Product: Supermarket heavyweight vinyl reissues
Reviewer Mark Wheeler - TNT UK
Was 2017 a bumper harvest or a glut of old tat?
The shock of finding vinyl records in a supermarket that seldom sold them when vinyl was the dominant music medium has to be overcome before seeing what's available. At a tenner a disc, the supermarkets may shift some product to people who would not drop £16 to £35 on plugging the gaps in an old collection, nor duplicating the old copy they know is badly stored in the attic. Those who remained loyal to vinyl are used to three markets:
The Nirvana Unplugged was previously only heard on CD by your Old Scribe and Who's Next is notorious for its numerous pressings being of extremely variable quality. The Who had experienced poor sales of A Quick One and Sell Out and their record company predicted the same for Who's Next. They ordered a short pre-release production run and tape copies were only being sent to a handful of pressing plants in various markets. These were met surprisingly strong demand, which caused early sell-out, not to be confused with The Who Sell Out, whose cover was a gem encapsulating the band's humour. This particular sell-out of Who's Next motivated the Track Record's parent company to pull out the stops to get laquers cut in most markets as soon as possible. Hence, there are dozens of different early pressings, from various master tapes, identifiable by the cutter's mark in the dead wax around the run-out groove.
There is already a copy here, bought about a year after the original release, prompted by borrowing young scribe school friend Macca's copy. The sleeve bears a gold foil overprint "Limited edition" and is not the desirable first UK pressing mastered by Doug Sax. It may be that the two sides are from unmatched stampers, because 'Bilbo' signs only one side (Denis Blackham has been mastering music since joining I.B.C. Studios in 1969). There's a good summary of dead wax inscriptions here but other accounts do occasionally differ.

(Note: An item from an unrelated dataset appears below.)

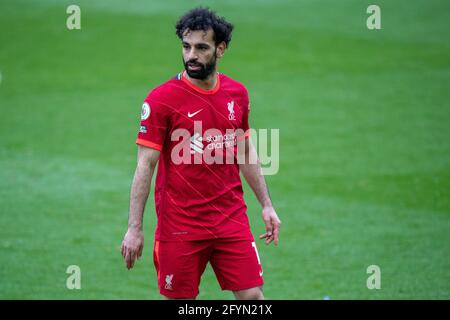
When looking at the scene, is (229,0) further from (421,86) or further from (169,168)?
(169,168)

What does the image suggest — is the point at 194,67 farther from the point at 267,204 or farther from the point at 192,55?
the point at 267,204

Comparing pressings, your Old Scribe didn't bother adjusting for different vinyl thicknesses, life's too short for that kind of obsession.
"The Old Scribe didn't bother adjusting VTA?", complain the Plebs' Chorus, stage left, "It's not worth reading on then"

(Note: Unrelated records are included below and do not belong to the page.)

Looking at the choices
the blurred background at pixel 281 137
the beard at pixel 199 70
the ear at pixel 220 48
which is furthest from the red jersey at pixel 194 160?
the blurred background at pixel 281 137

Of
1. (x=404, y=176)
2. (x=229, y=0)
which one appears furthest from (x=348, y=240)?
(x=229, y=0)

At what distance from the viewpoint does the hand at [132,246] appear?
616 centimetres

When comparing the not quite original pressing with the latest supermarket offering, surprisingly, the soundstage positions change slightly, from which we might infer a different mastertape. There is a slight tonal balance change too, like one notch on the Quad 44 tilt control. At times the old one sounds more dynamic but bass pitch and clarity better from new heavyweight vinyl, which is typical and to be expected from a heavier pressing.
The brand new pressing sounds no quieter than the old one. The nature of the noise is different though. The new pressing creates less crackle but there is more more gentle background mid to high pink type noise. Some of the noise on the new pressing could be due to the vinyl blend or it could be an intermediate transfer tape. Both copies are enjoyable, but the best of both worlds would be preferable.
The above experiments prompted your Old Scribe to compare the two most commonly available pressings of Frank Zappa's 'Ship Arriving too Late to Save a Drowning Witch'. FZ famously digitally remastered many of his albums during the 1980s. Typically, Flat Earth listeners insisted that they were shrill and ruined compared with the analogue originals. However, such is the plethora of versions of analogue 'originals' available in different markets of the world that those statements are often meaningless.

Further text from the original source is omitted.